__REQUIREMENT__
Convert the data between the lines containing "What is the distance of" and "156 centimetres", inclusive, into a two-column CSV headed input and output, with one row per pair: each text goes in input and its answer in output. Enclose every field in double quotes and replace any line breaks within a field with spaces.

__MATERIAL SHOWN__
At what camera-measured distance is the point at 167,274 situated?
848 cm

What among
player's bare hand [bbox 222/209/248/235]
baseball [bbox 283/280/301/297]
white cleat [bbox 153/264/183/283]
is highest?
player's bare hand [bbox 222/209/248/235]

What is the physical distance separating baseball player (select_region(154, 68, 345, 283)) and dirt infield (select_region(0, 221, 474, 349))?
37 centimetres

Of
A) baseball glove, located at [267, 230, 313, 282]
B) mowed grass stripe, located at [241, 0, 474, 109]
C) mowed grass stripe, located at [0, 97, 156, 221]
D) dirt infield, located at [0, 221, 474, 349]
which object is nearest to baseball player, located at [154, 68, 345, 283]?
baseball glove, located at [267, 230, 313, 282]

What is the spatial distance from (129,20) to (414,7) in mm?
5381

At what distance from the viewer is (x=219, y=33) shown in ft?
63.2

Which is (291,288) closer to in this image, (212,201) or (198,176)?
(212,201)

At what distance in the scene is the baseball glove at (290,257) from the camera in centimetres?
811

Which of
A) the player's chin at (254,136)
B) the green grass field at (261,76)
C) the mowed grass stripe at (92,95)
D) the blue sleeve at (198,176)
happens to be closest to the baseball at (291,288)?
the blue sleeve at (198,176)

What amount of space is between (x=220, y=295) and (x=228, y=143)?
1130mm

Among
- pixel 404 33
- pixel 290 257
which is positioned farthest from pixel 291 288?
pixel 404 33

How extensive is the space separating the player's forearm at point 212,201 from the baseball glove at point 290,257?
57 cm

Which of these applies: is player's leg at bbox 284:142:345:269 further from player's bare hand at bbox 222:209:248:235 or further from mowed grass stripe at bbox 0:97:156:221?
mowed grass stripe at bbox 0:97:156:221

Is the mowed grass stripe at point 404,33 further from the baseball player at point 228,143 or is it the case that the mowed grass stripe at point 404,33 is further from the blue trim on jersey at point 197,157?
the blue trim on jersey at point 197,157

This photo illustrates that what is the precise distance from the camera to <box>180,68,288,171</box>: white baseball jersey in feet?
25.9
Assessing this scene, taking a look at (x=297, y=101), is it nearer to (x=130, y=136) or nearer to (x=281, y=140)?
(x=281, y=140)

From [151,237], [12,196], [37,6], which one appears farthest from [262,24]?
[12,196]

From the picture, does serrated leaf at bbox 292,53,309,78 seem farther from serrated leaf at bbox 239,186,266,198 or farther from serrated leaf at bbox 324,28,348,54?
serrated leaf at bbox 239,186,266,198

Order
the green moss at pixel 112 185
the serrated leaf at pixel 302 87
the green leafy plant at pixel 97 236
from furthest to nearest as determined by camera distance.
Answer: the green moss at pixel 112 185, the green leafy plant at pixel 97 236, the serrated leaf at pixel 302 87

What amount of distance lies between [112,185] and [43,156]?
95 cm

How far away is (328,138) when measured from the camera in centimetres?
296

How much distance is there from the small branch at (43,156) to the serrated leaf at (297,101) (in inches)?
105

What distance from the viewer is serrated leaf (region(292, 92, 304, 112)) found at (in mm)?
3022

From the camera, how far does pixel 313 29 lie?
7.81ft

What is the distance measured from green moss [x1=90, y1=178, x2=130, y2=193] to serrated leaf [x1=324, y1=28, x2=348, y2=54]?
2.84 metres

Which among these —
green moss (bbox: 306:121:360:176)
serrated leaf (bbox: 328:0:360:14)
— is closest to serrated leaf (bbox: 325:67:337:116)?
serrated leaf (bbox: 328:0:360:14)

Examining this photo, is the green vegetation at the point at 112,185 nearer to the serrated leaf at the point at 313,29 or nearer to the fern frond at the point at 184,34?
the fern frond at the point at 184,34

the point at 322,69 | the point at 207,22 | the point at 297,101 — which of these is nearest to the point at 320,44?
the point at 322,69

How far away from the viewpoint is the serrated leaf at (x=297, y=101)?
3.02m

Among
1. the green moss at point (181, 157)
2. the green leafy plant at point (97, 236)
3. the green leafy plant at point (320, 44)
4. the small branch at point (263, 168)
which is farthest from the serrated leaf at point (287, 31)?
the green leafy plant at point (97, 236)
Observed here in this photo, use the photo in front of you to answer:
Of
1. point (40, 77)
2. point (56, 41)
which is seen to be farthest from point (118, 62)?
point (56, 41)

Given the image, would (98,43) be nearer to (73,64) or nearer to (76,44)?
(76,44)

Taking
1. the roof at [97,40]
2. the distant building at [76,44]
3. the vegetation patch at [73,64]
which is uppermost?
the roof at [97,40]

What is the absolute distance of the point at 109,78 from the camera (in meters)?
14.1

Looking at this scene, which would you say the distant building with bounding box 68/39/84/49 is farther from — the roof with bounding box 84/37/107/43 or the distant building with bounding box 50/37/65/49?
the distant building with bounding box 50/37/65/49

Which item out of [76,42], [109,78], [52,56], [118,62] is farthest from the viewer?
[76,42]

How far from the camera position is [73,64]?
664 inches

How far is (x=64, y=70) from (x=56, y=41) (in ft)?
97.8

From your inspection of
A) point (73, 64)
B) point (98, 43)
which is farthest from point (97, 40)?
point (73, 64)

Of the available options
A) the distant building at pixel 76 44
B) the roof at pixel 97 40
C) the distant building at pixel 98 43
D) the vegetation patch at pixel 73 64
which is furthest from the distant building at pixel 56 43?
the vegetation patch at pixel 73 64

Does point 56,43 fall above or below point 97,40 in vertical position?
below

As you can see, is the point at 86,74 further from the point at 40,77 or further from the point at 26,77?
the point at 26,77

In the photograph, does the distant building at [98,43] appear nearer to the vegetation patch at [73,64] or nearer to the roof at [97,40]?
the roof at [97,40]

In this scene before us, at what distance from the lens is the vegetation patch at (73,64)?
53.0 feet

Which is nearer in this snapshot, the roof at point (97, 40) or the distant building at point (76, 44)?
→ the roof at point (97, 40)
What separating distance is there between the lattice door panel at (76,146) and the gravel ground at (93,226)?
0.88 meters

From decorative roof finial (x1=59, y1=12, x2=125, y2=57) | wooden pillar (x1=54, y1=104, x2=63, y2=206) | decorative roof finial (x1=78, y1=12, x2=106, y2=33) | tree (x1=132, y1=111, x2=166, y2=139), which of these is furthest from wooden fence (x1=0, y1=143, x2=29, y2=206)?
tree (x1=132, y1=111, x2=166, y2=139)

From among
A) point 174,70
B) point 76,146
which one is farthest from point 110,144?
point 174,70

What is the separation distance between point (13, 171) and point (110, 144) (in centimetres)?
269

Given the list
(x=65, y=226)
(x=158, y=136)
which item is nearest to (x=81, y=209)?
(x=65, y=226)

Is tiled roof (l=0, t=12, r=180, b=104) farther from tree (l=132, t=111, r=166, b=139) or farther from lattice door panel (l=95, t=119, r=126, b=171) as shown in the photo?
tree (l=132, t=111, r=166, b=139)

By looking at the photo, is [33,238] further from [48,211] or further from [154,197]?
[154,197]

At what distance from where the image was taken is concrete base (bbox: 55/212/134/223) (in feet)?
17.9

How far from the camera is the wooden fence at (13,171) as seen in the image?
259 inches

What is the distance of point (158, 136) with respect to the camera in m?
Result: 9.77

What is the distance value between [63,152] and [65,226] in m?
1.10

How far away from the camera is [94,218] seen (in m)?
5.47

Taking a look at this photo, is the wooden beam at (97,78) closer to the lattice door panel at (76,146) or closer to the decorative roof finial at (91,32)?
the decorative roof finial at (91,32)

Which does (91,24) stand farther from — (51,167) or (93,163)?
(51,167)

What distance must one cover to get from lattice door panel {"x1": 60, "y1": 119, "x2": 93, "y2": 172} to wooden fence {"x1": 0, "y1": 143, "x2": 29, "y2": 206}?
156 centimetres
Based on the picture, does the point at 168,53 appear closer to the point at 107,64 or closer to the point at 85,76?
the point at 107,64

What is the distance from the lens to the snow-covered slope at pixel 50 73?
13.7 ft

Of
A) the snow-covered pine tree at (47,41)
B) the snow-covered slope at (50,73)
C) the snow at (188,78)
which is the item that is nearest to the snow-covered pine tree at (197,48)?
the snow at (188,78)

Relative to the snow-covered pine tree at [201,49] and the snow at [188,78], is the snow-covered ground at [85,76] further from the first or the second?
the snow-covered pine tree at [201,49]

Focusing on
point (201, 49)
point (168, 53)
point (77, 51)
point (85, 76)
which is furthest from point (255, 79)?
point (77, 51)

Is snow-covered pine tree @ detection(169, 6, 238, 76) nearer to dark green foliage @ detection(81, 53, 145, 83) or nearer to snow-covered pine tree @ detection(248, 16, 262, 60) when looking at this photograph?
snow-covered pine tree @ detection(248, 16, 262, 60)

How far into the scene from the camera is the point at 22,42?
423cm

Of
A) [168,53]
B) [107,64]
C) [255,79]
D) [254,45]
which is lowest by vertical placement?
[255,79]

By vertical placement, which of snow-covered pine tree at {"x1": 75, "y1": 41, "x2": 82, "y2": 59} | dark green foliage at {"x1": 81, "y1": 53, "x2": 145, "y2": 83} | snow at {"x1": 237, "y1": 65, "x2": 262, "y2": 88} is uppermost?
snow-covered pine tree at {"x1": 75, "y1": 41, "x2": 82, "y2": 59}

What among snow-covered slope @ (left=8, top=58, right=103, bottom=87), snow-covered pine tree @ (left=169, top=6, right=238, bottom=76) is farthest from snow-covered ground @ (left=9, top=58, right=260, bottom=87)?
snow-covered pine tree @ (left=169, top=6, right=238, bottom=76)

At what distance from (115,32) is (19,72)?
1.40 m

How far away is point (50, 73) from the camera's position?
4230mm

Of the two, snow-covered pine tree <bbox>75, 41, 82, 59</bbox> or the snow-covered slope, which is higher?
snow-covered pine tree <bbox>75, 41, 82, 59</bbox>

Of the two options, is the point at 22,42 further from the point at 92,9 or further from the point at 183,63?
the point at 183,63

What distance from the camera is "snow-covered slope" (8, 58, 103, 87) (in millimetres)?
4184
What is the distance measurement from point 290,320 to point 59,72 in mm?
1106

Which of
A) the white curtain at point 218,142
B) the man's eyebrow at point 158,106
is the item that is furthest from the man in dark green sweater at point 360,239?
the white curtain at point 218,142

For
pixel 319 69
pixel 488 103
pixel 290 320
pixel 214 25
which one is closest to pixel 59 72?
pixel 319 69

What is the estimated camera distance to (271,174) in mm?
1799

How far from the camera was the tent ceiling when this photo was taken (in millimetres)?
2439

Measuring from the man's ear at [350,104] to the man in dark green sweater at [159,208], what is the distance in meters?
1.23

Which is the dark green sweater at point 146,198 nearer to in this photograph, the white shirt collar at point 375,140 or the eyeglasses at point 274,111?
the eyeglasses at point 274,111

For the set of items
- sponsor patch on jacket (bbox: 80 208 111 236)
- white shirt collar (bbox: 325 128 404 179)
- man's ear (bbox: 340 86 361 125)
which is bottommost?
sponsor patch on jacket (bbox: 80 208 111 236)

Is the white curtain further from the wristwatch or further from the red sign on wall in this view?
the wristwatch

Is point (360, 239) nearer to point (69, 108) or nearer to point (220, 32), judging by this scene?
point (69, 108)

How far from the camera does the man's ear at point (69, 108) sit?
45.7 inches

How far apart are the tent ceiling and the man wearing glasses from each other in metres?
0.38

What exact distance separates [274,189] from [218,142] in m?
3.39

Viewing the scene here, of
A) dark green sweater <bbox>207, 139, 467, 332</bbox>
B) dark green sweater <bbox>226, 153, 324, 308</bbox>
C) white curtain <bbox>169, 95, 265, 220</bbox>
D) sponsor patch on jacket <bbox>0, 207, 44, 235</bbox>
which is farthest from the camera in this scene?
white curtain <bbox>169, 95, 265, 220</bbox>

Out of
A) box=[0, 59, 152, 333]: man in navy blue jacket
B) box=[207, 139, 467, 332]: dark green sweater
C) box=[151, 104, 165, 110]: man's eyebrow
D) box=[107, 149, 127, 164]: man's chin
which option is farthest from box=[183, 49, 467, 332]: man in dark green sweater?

__TASK SOLUTION__
input,output
"What is the distance of point (158, 136) with respect to the camera in m?","Result: 9.77"
"What is the distance value between [63,152] and [65,226] in m?","1.10"
"How far away from the camera is [94,218] seen (in m)?","5.47"
"Taking a look at this photo, is the wooden beam at (97,78) closer to the lattice door panel at (76,146) or closer to the decorative roof finial at (91,32)?","the decorative roof finial at (91,32)"
"Which does (91,24) stand farther from — (51,167) or (93,163)?","(51,167)"
"What distance must one cover to get from lattice door panel {""x1"": 60, ""y1"": 119, ""x2"": 93, ""y2"": 172} to wooden fence {""x1"": 0, ""y1"": 143, ""x2"": 29, ""y2"": 206}?","156 centimetres"